Pada era 1990-an, PT Astra Internasional Tbk dikenal sebagai raksasa pasar otomotif di Indonesia dengan kepemilikan lebih dari separuh pangsa pasar. Di bawah naungan keluarga Soerjadjaja, perusahaan ini juga memperluas sayapnya ke berbagai sektor seperti asuransi, tambang, alat berat, perkebunan kelapa sawit, hingga perbankan. Salah satu anak usaha mereka, Bank Summa, sempat menjadi salah satu bank swasta terbaik di Indonesia pada akhir dekade tersebut. Namun, nasib buruk menimpa bank ini ketika krisis melanda pada tahun 1992. Meskipun mendapat dukungan finansial dari beberapa pengusaha besar seperti Mohammad Jusuf Hamka alias Alun Josef, Prajogo Pangestu, dan Eka Tjipta Widjaja, upaya penyelamatan tetap tidak berhasil. Akhirnya, izin operasi Bank Summa dicabut, dan William Soerjadjaja harus menjual saham mayoritasnya di Astra International untuk menyelamatkan para nasabah.
Dalam sejarah perbankan Indonesia, nama Bank Summa pernah bersinar terang. Pada awalnya, bank ini dimiliki oleh keluarga Soerjadjaja dan tumbuh pesat setelah diakuisisi oleh Edward Soerjadjaja. Dengan modal awal yang relatif kecil, yakni sekitar Rp 200 miliar, Bank Summa berhasil mengembangkan asetnya hingga mencapai Rp 874 miliar dalam waktu singkat. Prestasi ini membawa Bank Summa masuk ke dalam daftar sepuluh bank swasta terbaik di Indonesia pada akhir 1990-an.
Namun, di tengah gemerlap kesuksesannya, badai krisis datang pada tahun 1992. Krisis ini disebabkan oleh memburuknya kualitas portofolio pinjaman serta tekanan hutang luar negeri yang mencapai Rp 1,5 triliun. Banyak kontraktor penerima pinjaman dari Bank Summa gagal membayar cicilan tepat waktu, sehingga menambah beban finansial bank ini. Dalam situasi sulit ini, Bank Indonesia (BI) hanya bisa memberikan panduan kepada pemegang saham untuk menyelesaikan masalah secara mandiri tanpa intervensi langsung.
Menghadapi ancaman kebangkrutan, keluarga Soerjadjaja mendapatkan dukungan dari beberapa tokoh bisnis ternama. Salah satunya adalah Mohammad Jusuf Hamka atau Alun Josef, seorang pengusaha kayu dari Kalimantan yang juga terlibat dalam bisnis jalan tol.
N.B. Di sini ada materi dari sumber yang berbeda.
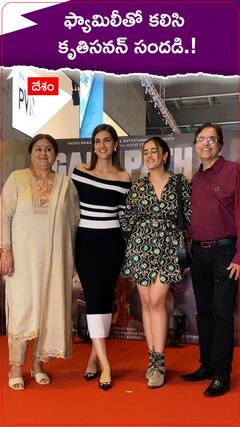 ఫ్యామిలీతో కృతిసనన్ సందడి.!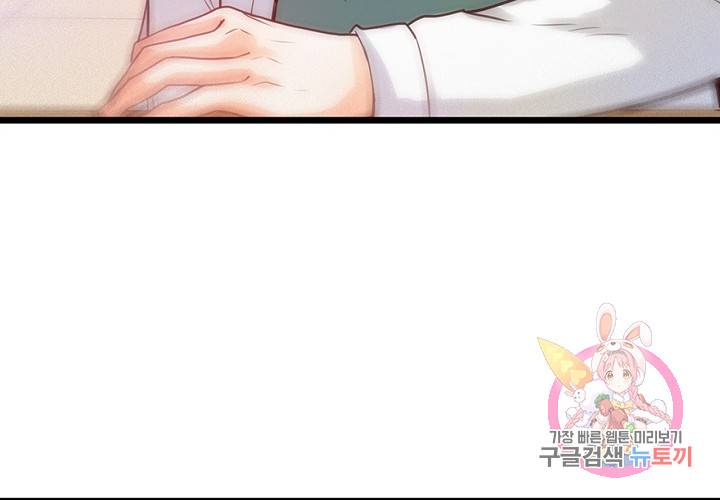만지지 마! 57화 8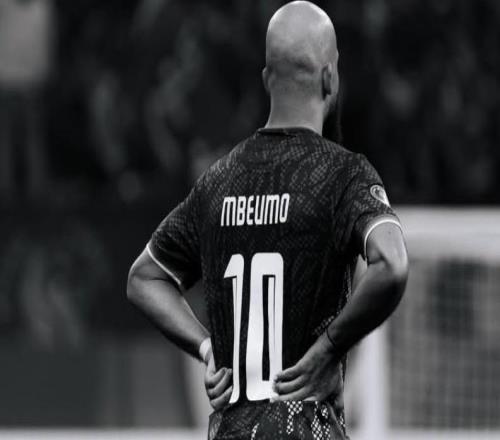 姆伯莫社媒发文:感谢喀麦隆球迷的支持,我们还会再见面的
Pada Maret 1992, Jusuf Hamka memberikan pinjaman sebesar Rp 200 miliar kepada William Soerjadjaja guna menyelamatkan Bank Summa. Selain itu, Prajogo Pangestu dan Eka Tjipta Widjaja juga turut membantu dengan harapan mencegah efek domino yang dapat merugikan perekonomian negara.
Sayangnya, meskipun bantuan deras mengalir, kondisi Bank Summa tak kunjung membaik. Pada akhir tahun 1992, BI resmi mencabut izin operasional bank ini. Untuk menyelamatkan uang para nasabah, William Soerjadjaja membuat keputusan sulit dengan menjual 76% sahamnya di Astra International, sebuah langkah yang akhirnya memudarkan nama keluarganya dari dunia bisnis Indonesia.
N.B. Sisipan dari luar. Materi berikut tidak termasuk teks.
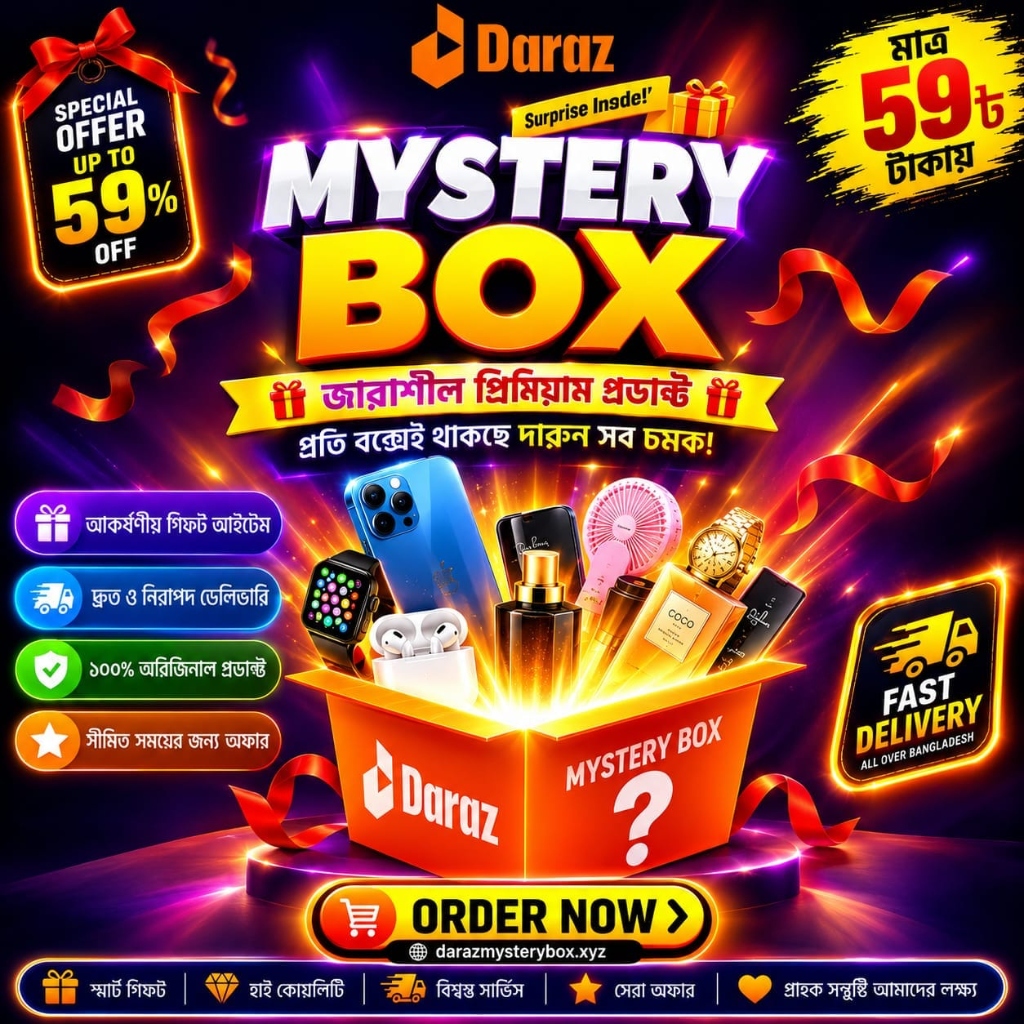 Daraz Master Box Packaging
Di sisi lain, Jusuf Hamka semakin dikenal luas sebagai pengusaha sukses di bidang infrastruktur. Ia menjadi pemilik PT Citra Marga Nusaphala Persada Tbk., salah satu perusahaan jalan tol terbesar di Tanah Air.
Dari perspektif seorang jurnalis, cerita ini mengajarkan pentingnya manajemen risiko dalam dunia bisnis. Bahkan perusahaan besar sekalipun bisa runtuh jika tidak mampu mengendalikan kualitas portofolio pinjaman dan utang luar negeri. Selain itu, solidaritas antarpengusaha, seperti yang ditunjukkan oleh Jusuf Hamka, menunjukkan bahwa kerja sama dapat menjadi solusi dalam menghadapi krisis ekonomi. Namun, pada akhirnya, keberhasilan atau kegagalan sebuah organisasi sering kali bergantung pada kemampuan adaptasi terhadap perubahan lingkungan bisnis yang dinamis.